Physicians for Human Rights, Human Rights Watch, Amnesty International, and other international human rights groups began reporting on human rights in Kashmir. A number of reports have been published expressing deep concern at human rights abuses committed by all sides, particularly a systematic pattern of human rights abuses and impunity by the Indian government.

But the Indian government has banned international human rights groups like Amnesty International from visiting. Even the ICRC was banned for a number of years and was only permitted limited access to officially listed prisons and Joint Interrogation centers to ensure fair and humane treatment of the thousands of imprisoned Kashmiris. ICRC operations in Kashmir are severely curtailed by a very restrictive Memorandum of Understanding with the Indian government which does not permit unfettered access, unannounced visits to detention centers, or access to the “unofficial” prisons and detention centers.

MEDIA: FREEDOM OF PRESS AND SPEECH: According to the estimates of “ Re porters Without Borders ”, India ranks 120 th worldwide in press freedom index.
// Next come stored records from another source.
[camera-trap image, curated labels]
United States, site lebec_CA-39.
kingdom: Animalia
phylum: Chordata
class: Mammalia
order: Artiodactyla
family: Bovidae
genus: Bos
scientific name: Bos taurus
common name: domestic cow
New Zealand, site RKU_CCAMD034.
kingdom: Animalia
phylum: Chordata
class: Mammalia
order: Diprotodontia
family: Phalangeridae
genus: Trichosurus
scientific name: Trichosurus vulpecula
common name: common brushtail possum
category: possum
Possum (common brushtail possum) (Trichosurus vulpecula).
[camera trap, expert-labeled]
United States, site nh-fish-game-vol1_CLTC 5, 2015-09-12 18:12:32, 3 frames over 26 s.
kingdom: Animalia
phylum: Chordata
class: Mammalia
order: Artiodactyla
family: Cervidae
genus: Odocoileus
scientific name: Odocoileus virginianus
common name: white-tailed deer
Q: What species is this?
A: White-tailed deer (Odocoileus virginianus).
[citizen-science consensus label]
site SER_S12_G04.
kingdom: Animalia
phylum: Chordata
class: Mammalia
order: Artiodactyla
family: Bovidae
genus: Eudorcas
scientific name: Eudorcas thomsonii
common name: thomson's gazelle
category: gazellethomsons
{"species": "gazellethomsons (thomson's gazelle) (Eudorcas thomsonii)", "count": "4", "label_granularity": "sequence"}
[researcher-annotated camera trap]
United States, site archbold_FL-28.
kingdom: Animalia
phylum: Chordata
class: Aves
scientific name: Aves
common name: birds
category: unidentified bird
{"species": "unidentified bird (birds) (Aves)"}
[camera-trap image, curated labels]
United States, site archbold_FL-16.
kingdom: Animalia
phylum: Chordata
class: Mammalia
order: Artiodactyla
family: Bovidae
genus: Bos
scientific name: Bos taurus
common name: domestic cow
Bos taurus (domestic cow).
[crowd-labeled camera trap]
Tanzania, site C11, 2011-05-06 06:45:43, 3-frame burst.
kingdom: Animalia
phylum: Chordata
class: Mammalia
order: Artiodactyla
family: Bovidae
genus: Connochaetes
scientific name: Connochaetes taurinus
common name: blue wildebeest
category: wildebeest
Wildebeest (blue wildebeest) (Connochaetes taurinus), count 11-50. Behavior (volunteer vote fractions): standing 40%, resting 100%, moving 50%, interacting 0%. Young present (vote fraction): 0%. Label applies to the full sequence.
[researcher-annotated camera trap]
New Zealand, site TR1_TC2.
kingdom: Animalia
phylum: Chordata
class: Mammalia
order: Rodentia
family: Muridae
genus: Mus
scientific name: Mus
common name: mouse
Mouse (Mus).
The Indian Constitution provides for freedom of speech and of the press, and the Government generally respected these rights in practice, but with some limitations. Under the Official Secrets Act, the Government may restrict publication of sensitive stories or suppress criticism of its policies

The ‘Newspapers Incitements to Offences Act' remains in effect in Jammu and Kashmir. Under the Act, a District Magistrate may prohibit the publication of material likely to incite murder or any act of violence; however, newspapers in Srinagar regularly report in detail on alleged human rights abuses by the Government publish press releases of separatist Kashmiri groups on regular basis.

Mostly, ethnic or religious groups carry out attacks on members of the media. In June 2004, radical elements of the BJP attacked the Mumbai office of the newspaper Aapla Mahanagar, assaulted the editorial staff and damaged office equipment in response to an article written against a Hindu religious sect. In August of the same year, Hindu nationalist activists from the Shiv Sena injured the editor of the Mumbai-based Marathi daily Mahanagar in retaliation for remarks allegedly made against Shiv Sena leader Narayan Rane in a private conversation.

State violence against the press in Jammu and Kashmir causes significant self-censorship there by journalists, who are reluctant to report on events.

TREATMENT OF JOURNALISTS/PRESS: During 2006, two journalists were killed while doing their job. Prahlad Goala, working on a regional daily in Assam State in the north-east, was killed after he wrote articles exposing nepotism on the part of a local official. Also, in the north-east, a bureau chief escaped a murder attempt by an armed communist group. A young correspondent for a regional newspaper in Maharashtra State, central India, Arun Narayan Dekate, was stoned to death by gangsters he had named in his articles.

The authorities in Chhattisgarh State, east-central India, badly hit by a Maoist revolt, sacrificed press freedom to the fight against this new “terrorism”. A security order was adopted which allowed imprisonment from one to three years, for journalists meeting Maoist rebels. A score of reporters were assaulted or threatened with death by police officers or members of local militia supposed to counter the Maoist influence. At least two correspondents on the daily Hind Sat were forced to give up their work for fear of reprisals.

The press did not really benefit from the Indian-Pakistani rapprochement in Kashmir. Some increasingly radical separatist groups threatened suicide attacks on local cable television operators. Fearing for their safety, some of them decided to stop broadcasting channels considered “obscene” by the armed groups. Journalists were also targeted by these same groups. In June, Shujaat Bukhari, correspondent in Kashmir for the national daily ‘The Hindu', escaped a murder attempt by armed men. Indians security services have also been implicated in attacks against the press, as in the assault, in September, on three reporters, who were beaten by police officers in the streets of Srinagar.